In a letter to his fiancé in February 1858, English journalist Walter Bagehot wrote that “I get tired of either sense or nonsense if I am kept continuously to either and like my mind to undulate between the two as it likes best.”
Notwithstanding Bagehot’s seminal contribution to the understanding of democracy in his work, The English Constitution, such perambulations were of no real consequence. In the modern Australian political context, however, it does matter when debates on critical national policy issues are characterised by frequent undulations between sense and nonsense.
There are few public policy issues more prone to such undulations than Australia’s response to climate change. I am not referring here to debates over whether global warming is actually taking place. The minerals sector accepts the concept of climate change and considers that observance of the precautionary principle and prudent risk management dictates that Australia should work intensively with other nations to prevent dangerous climate change.
The real issue is how we chart our path towards a lower greenhouse gas emissions future.
The decision to introduce an emissions trading scheme is on the right side of the good sense/nonsense ledger. But it is a big deal that will take some serious digestion. It’s a triple Mylanta moment for the country. Climate Change Minister Penny Wong is right when she likens it to the big tariff reforms of the 1980s in terms of economic significance. So is Productivity Commission Chair Gary Banks when he describes it as the biggest regulatory challenge Australia has ever faced. It is the sensible policy option. But it would be nonsensical to rush it.
Unlike the tariff reforms of the 1980s, an emissions trading scheme introduced ahead of a global agreement will harm, not benefit our most competitive exporters. That is especially the case in the minerals sector where our competitors are mostly from developing nations. So we must adopt a measured transition to a more full-throated version when (we trust) other countries will come on board. Such a transition will help avoid an unwelcome economic shock. In practice, this will mean a phased approach to the full auctioning of permits, a price cap in the early stages to avoid overheating the market, and realistic interim targets.
We must calibrate our emissions trading scheme with the development of alternate low emissions technologies. A price signal without such technologies is just a punitive tax not a market mechanism. That’s why the minerals sector is keen to work with the Government and other sectors, including the renewable sector, to develop a national low emissions technology strategy. The minerals sector is ready to play its part – the Australian coal sector will invest $1 billion over the next decade to develop and demonstrate clean coal technologies.
We also have to make sure we don’t get too far ahead of the international action too fast. Even if Australia disappeared off the face of the Earth by 2030, our carbon footprint would be filled by just one country, China, in less than three weeks. We should also learn from others. While Europe’s emissions trading scheme will not be auctioning most of its permits until around its 10th year of operation, the signals from
Canberra suggest Australia’s scheme will do that from Day 1. Is that really a measured transition?

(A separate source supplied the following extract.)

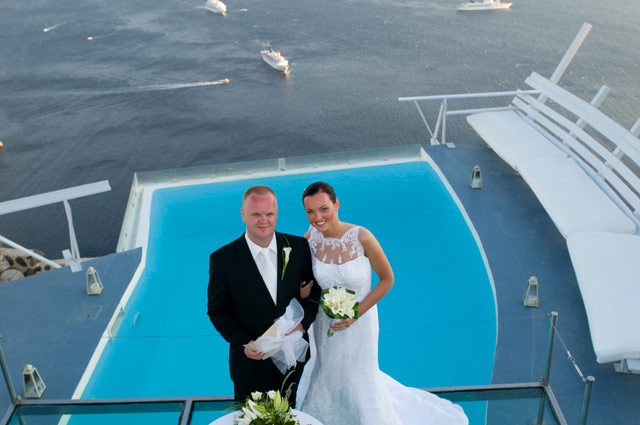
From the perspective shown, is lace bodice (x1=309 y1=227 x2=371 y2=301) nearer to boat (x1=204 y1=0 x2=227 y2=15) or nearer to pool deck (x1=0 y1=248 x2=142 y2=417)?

A critical challenge for Government will be its 2020 target, the scale of which will be a key driver of the price of permits. If we try to achieve the unachievable, a sensible policy undulates toward a nonsensical one. We must not simply adopt European targets. Identical targets don’t mean identical sacrifice. Our respective economies are like chalk and cheese. Or coal and camembert. We export different things.
Moreover, our economy is growing strongly, and our population expanding rapidly.
Theirs is slowing and falling. The simple reality is that it will be harder for Australia to get its emissions back to parity with 1990 levels than it will be for the EU to reduce their emissions to 20% below their 1990 levels.
To its credit, the Rudd Government is trying hard to narrow the current wide gap between unreasonable expectations and reality. But this effort is not helped by the fact that its own pre-election climate change policy commitments oscillate between the plausible and the contradictory. On the one hand, the Government argues that its emissions trading scheme will direct investment to least cost abatement. On the other hand, a parallel renewable energy target will require that a certain amount of investment in energy generation be derived from renewable sources, irrespective of cost. Such undulations are not helpful.
Recently a visiting European official responsible for emissions trading had some sage advice. Proceed cautiously. We agree. Let’s lead, but not get too far ahead of the pack. If we act hastily and the economic consequences are severe, no-one will follow our example. Bagehot’s lesson is a similar one. Even the sharpest minds can stray from the sensible.